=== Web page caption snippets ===
■ ■ ■

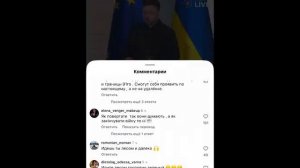 ОДЕССА 15 АПРЕЛЯ 2026. США ДОБИЛИСЬ ЦЕЛЕЙ И МОГУТ СВОРАЧИВАТЬСЯ. ДОХОДЫ РОССИИ ОТ НЕФТИ-19 МЛРД!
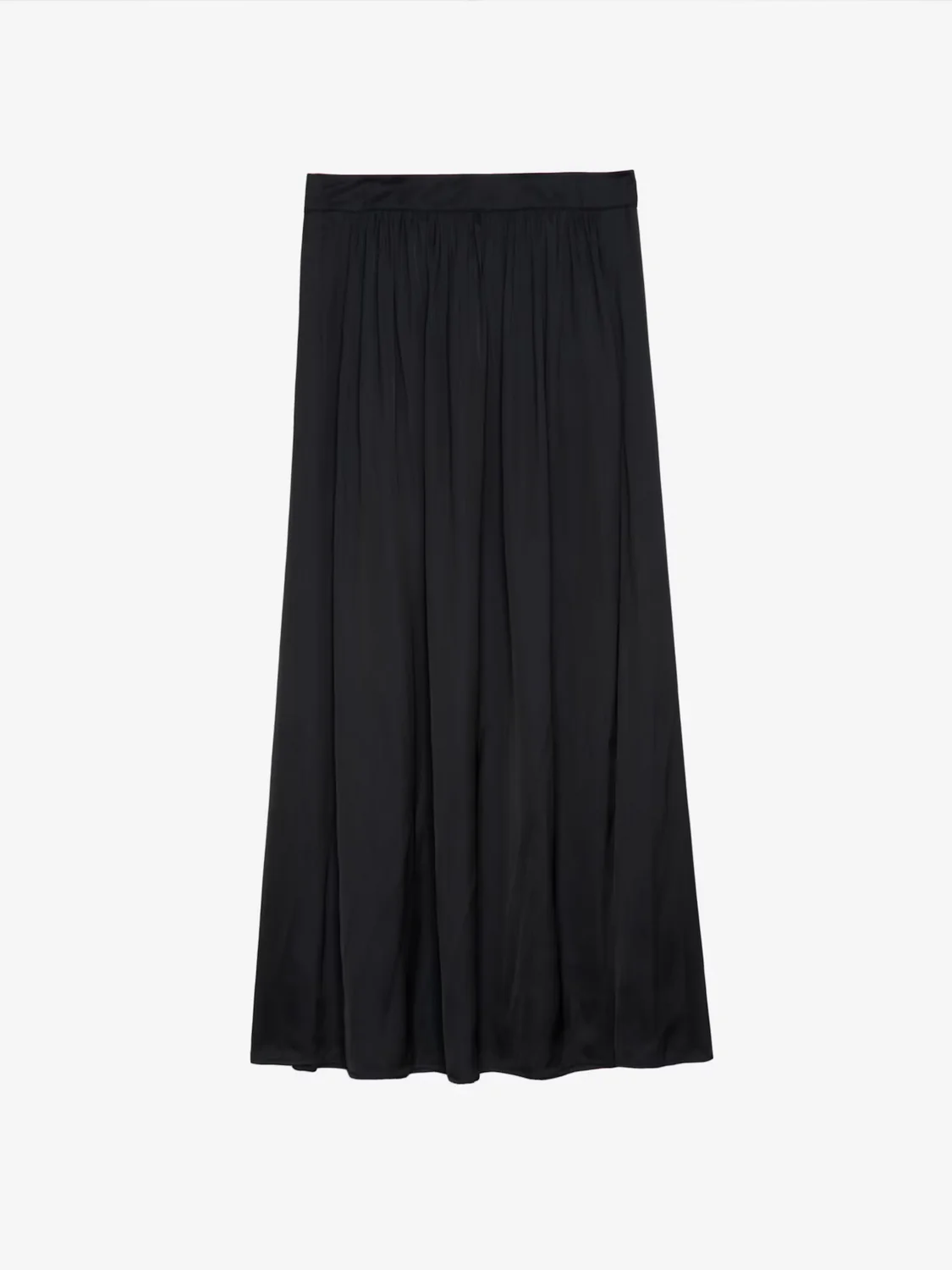 Maxi Falda Jady
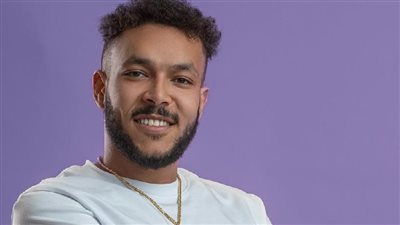 ويجز ينفي إقامة أي حفلات في دبي ويحذر من الاحتيال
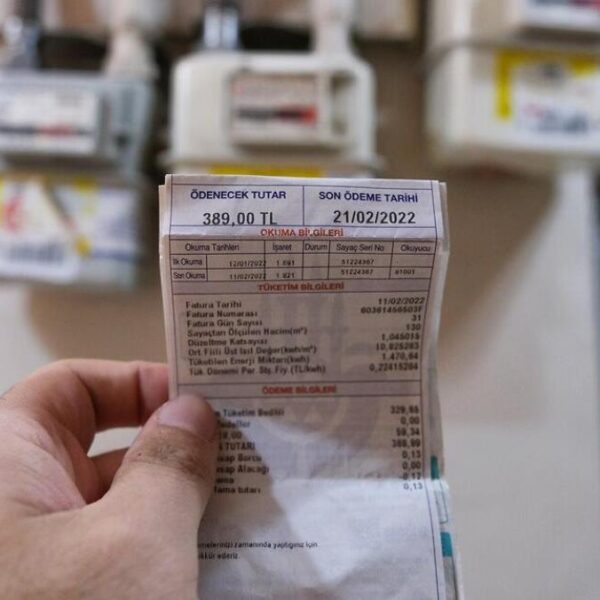 Doğal gaz masraflarını düşürmek isteyenler için güvenli harcama azaltma ipuçları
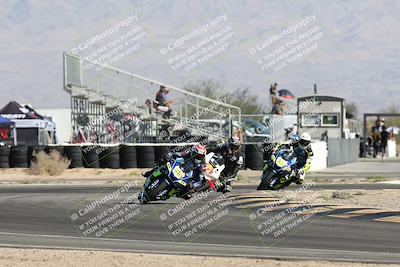 media/Nov-02-2025-CVMA (Sun) [[337aff29ab]]/Race 2-Formula Open/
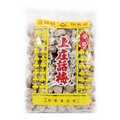 安泰 原色話梅(500g)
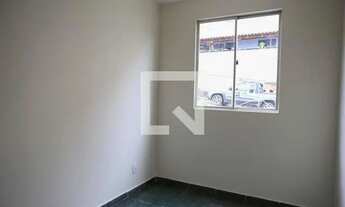 Imagem 7: Apartamento para Aluguel - Jaqueline, 3 Quartos, 60 m2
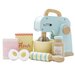 Le Toy Van Honeybake Mixer Set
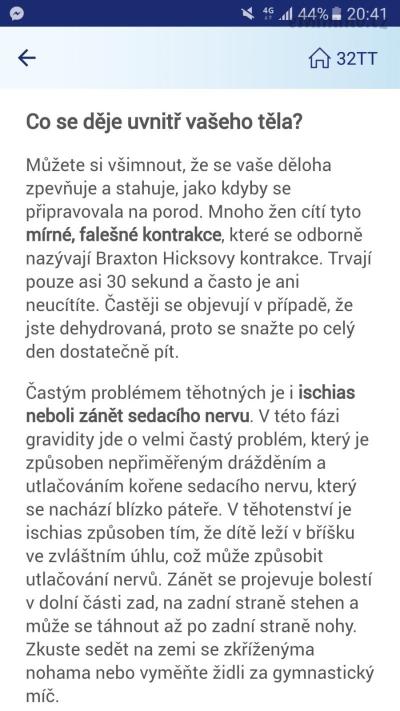 Screenshot_20180724-204159.png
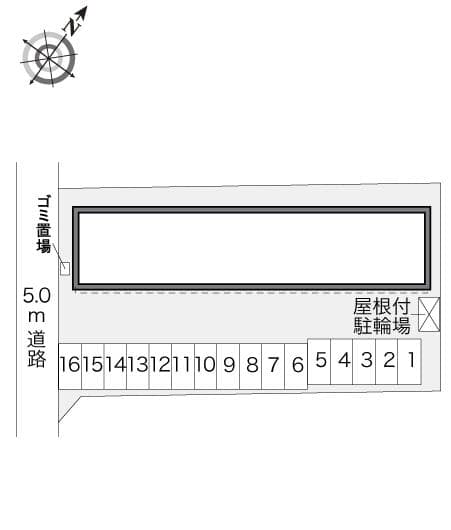 Room image 16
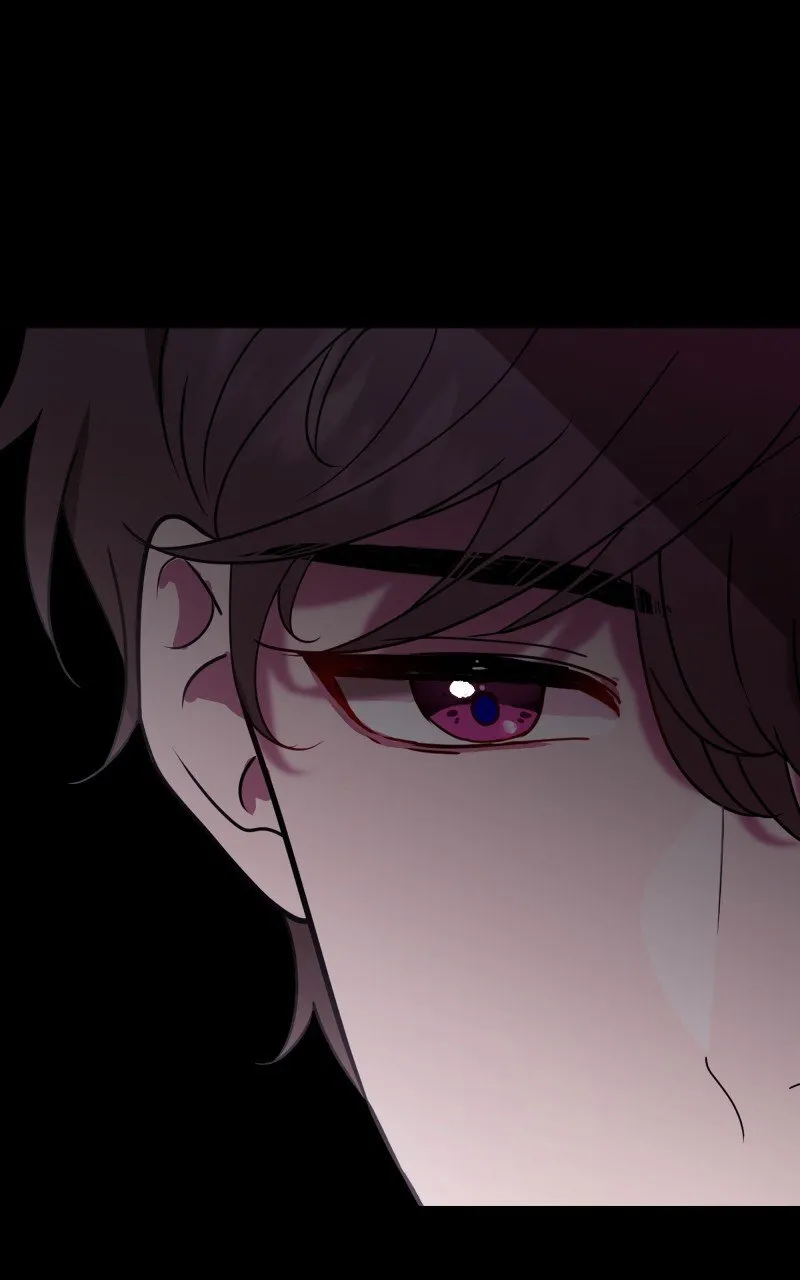 Go Away Romeo Chapter 16 Online - página 25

■ ■ ■

=== Assignment ===
Restate all of the data word for word and include no pictures.

=== Answer section ===
 ОДЕССА 15 АПРЕЛЯ 2026. США ДОБИЛИСЬ ЦЕЛЕЙ И МОГУТ СВОРАЧИВАТЬСЯ. ДОХОДЫ РОССИИ ОТ НЕФТИ-19 МЛРД!
 Maxi Falda Jady
 ويجز ينفي إقامة أي حفلات في دبي ويحذر من الاحتيال
 Doğal gaz masraflarını düşürmek isteyenler için güvenli harcama azaltma ipuçları
 media/Nov-02-2025-CVMA (Sun) [[337aff29ab]]/Race 2-Formula Open/
 安泰 原色話梅(500g)
 Imagem 7: Apartamento para Aluguel - Jaqueline, 3 Quartos, 60 m2
 Le Toy Van Honeybake Mixer Set
 Screenshot_20180724-204159.png
 Room image 16
 Go Away Romeo Chapter 16 Online - página 25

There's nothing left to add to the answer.